DAC 6 / EU-MPfG – Vorschlag der EU-Kommission zur Verschiebung der Meldefrist

12. Mai 2020 | Lesedauer: 2 Min.

Digital innovation international

Kommt es zur Verschiebung der Meldepflicht?

Mit dem EU-Meldepflichtgesetz (EU-MPfG) wurde in Österreich die verpflichtende Meldung von bestimmten, gesetzlich näher definierten grenzüberschreitenden Gestaltungen an die zuständigen Behörden (Meldepflicht in Österreich über FinanzOnline an das BMF), eingeführt.

Mehr Details zur Meldepflicht

Sie haben auch die Gelegenheit Ihre Meldefälle im Rahmen von Workshops und Webcasts mit uns abzustimmen. So fanden im letzten Jahr TPA Breakfasts zu DAC 6 statt.

Bisher war vorgesehen, dass die Meldung von

  • Gestaltungen, die zwischen 25.6.2018 und 30.6.2020 umgesetzt wurden („Altfälle), ab 1.7.2020 bis 31.8.2020, und
  • Gestaltungen, die ab dem 1.7.2020 vorgenommen werden („Neufälle“), binnen 30 Tagen an das BMF zu erfolgen hat.

Vor dem Hintergrund der aktuellen Corona-Krise hat die EU-Kommission den Mitgliedstaaten nunmehr den Vorschlag unterbreitet, den Beginn der Meldefrist um 3 Monate zu verschieben, das In-Kraft-tretens-Datum allerdings beizubehalten.

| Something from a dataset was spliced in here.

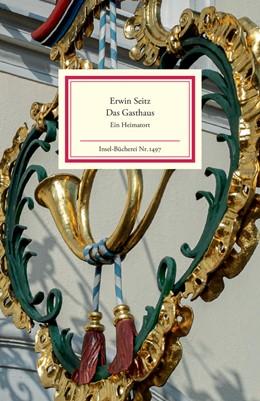 Abbildung von Seitz | Das Gasthaus | 1. Auflage | 2021 | beck-shop.de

Hinsichtlich Meldefrist bedeutet dies Folgendes:

Altfälle

  • Unveränderter Ansammlungszeitraum: Aufgrund der Beibehaltung des In-Kraft-tretens mit 1.7.2020 bleibt auch der Ansammlungszeitraum für Altfälle unverändert (25.6.2018-30.6.2020).
  • Neue (verlängerte) Meldefrist: Die Meldung dieser Altfälle ist nicht wie bisher nur bis 31.8.2020 möglich, sondern bis 30.11.2020 (31.8.2020 + 3 Monate).

Neu- und Zwischenfälle

  • Neue (verlängerte) Meldefrist: Für Neufälle würde der Beginn der Meldepflicht nicht erst mit 1.7.2020 starten, sondern erst am 1.10.2020 (1.7.2020 + 3 Monate); die früheste Meldung für Neufälle würde sodann aufgrund der 30-Tages-Frist mit 10.2020 erfolgen.
  • Zwischenansammlungszeitraum für Neufälle: Als Konsequenz der Beibehaltung des In-Kraft-tretens mit 1.7.2020 ergibt sich ein eigener „Zwischenansammlungszeitraum“ für Neufälle die zwischen 1.7.2020-30.9.2020 stattfinden. Diese Fälle sind (ähnlich wie bisher nur die Altfälle) zu sammeln und sind in weiterer Folge ab 1.10.2020 bis spätestens 31.10.2020 an das BMF zu melden.
  • Einheitlicher Fristenlauf für Neufälle und Zwischenfälle: Der neue Fristlauf für Neufälle beginnt daher einheitlich am 1.10.2020 (dh sowohl für tatsächliche Neufälle ab 1.10.2020 und für die Zwischenansammlungsfälle 1.7.2020-30.9.2020).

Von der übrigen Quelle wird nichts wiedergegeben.